In several instances the courts have been called upon to consider state legislation not so extreme in its character, but which deprived corporations of a fair and reasonable compensation. Dow v. Beidelman, 125 U. S. 680, 8 Sup. Ct. 1028; Southern Pac. Co. v. Board of Railroad Com’rs, 78 Fed. 261. In this case Judge Mc-Kenna says:
“For the natural persons the protection of the constitution is intended, and would any one say that justice is done them if their investment be allowed only an infinitesimal fraction of 1 per cent., while all other investments are expected to return at least legal interest, with freedom, besides, of unlimited advantage?”
“Tile question of the reasonableness of a rate of charge for transportation by a railroad company, involving as it does the element of reasonableness, both as regards the company and as regards the public, is eminently a question for judicial investigation, requiring due process of law for its determination. If the company is deprived of the power of charging reasonable rates for the use of its property, and such deprivation takes place in the absence of an investigation by judicial machinery, it is deprived of the lawful use of its property, and thus, in substance and effect, of the property" itself, without due process of law, and in violation of the constitution of the United States; and in so far as it is thus deprived, while other persons are permitted to receive reasonable profits upon their invested capital, the company is deprived of the equal protection of the laws.” Ames v. Railway Co., 64 Fed. 165; New Memphis Gas & Light Co. v. City of Memphis, 72 Fed. 952.

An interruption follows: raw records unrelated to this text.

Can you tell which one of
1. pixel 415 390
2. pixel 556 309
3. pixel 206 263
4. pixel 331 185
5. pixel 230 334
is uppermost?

So it seems to be clearly established by most recent interpretations of tbe constitution that legislation which prevents a fair and reasonable return—the rights of the public considered—for capital engaged in legitimate business is obnoxious to the constitution; but how shall it be determined what is reasonable compensation? It is not every public enterprise or investment, however unwisely undertaken or extravagantly managed, that can claim a fair return on its property. The public have rights to be considered. If a company should build a railroad across the Great Desert of Sahara, and carry but one passenger or one car of freight a day, it would be absurd to say that its rates should be fixed so as to make a fair return on the investment. Has the income been dissipated by extravagant or bad management? or has the property depreciated by a general decline in values? would seem to be questions entering into the problem. And, after all, what shall be the rule in determining if the compensation is reasonable? Is it to be left to the unguided judgment or whim of the chancellor? Doubtless the rate fixed by law for interest on money furnishes a test of which the investor cannot complain, although in many cases it might be oppressive to the general public. It is apparent that if the court is to form an intelligent judgment on the subject, and not rely on mere conjecture, all the facts should be before it, such as the cost, the present value of the property, receipts and expenditures, the manner of its operation, etc. As this case now stands, it presents this question: Is 2 and a fraction per cent, on the capital stock of this corporation a fair and reasonable return on the investment? On that question I prefer to withhold answer until further eyidence is presented, and the objection of the attorney general to the introduction of evidence must be overruled. A master should be appointed to speedily take evidence, and report the material facts without delay. In the meantime the restraining order will be continued in force. The facts being substantially the same in the Higginson case, same order will be made therein.